• **PROBLEM DESCRIPTION**: Using the school plans passage below, decide whether each statement agrees with it: (a) the plan aims to add 300 preschool classrooms; (b) the new assessment system will keep the Iowa Tests; (c) every high school, magnet schools included, will get a freshman academy. Answer yes or no for each and quote the deciding words of the passage.

The third thing is, we have [former] principals in the central office who were outstanding. Lula Ford, Blondean Davis, Carlos Azcoitia, Jackie Simmons. Just all the way down the list. They will also take a school. The only one who we won’t give a school to is Pat Harvey. We’re also bringing in some of the principals who have left, some of the top retired principals.
We’re about to launch a major student achievement initiative. First of all we are looking at expanding state pre-kindergarten. Our goal is to add an additional 300 preschool classrooms for 3- and 4-year-olds. Two classes a day, 20 kids a class, 12,000 kids. We will trim the existing pre-K bureaucracy and eliminate a number of non-essential, non-teaching, non-assistant teacher preschool positions to provide some of the funding.
Q What do you do in overcrowded schools?
We’ll build the classrooms.
Next, Lynn St. James is developing a Direct Instruction model for kindergarten through 3rd or 4th grade that we want to adopt systemwide.
Q Would this be for phonics only, or beyond that?
It’ll be similar to the Houston model, so it goes beyond simple phonics. Schools that are not performing would have to adopt the model, and schools that are performing could waiver out of the model.
Q What are the criteria for getting a waiver? There may be a school that has lousy scores, but is using an alternative method.
I’m not sure yet. Also, we plan to have a new system of standards that are consistent with state standards and that are simple and understandable, not only by faculties, but also by parents. Our game plan is to have the proposed standards by June and then to work on them and educate people through the summer and have them up and running by September. So when you become a teacher in the Chicago Public Schools, you get your standards manual.
Accompanying the standards will be the new assessment system, to replace the Iowa Tests. We’re looking at an internal testing system that can be computerized so you can get instant results.
We’re throwing out the old school improvement plans and replacing them with a very simple, businesslike, very focused academic achievement plan.
We’re going to concentrate on breaking up the high schools by class. We’re going to allow elementary schools that have demonstrated achievement to set up their own 9th grade and then, in some rare occasions, maybe even a 10th grade. We are also looking at setting up a freshman feeder school, so you transition into high school.
Also within every high school that’s not a magnet, we are going to set up a freshman academy—longer school day, longer school year, different faculty, segregated from the mainstream high school population, focused on a core curriculum of language arts, math, science, reading. We’re going to set aside money to allow this to happen, close to $100,000 per high school. First, you will be tested in 8th grade, and you will not get your diploma if you have not reached a certain level of academic achievement. If you’re not at that level, you will go through a summer school program.
Q Does anybody get to opt out of this?
No. No, other than perhaps the magnet schools or schools that are really performing well.
Q What about the kids in 7th and 8th grade?
Middle schools. We’re going to allow the community to decide, because in some cases instead of building a new elementary school, you may want to build a middle school.

• **MATERIAL SHOWN**:
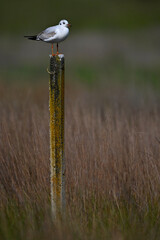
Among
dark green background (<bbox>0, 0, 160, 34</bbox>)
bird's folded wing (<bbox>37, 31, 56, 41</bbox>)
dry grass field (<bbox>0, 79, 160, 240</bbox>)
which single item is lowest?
dry grass field (<bbox>0, 79, 160, 240</bbox>)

• **THE OUTPUT**:
(a) Yes: "Our goal is to add an additional 300 preschool classrooms for 3- and 4-year-olds."
(b) No: "Accompanying the standards will be the new assessment system, to replace the Iowa Tests."
(c) No: "within every high school that’s not a magnet, we are going to set up a freshman academy"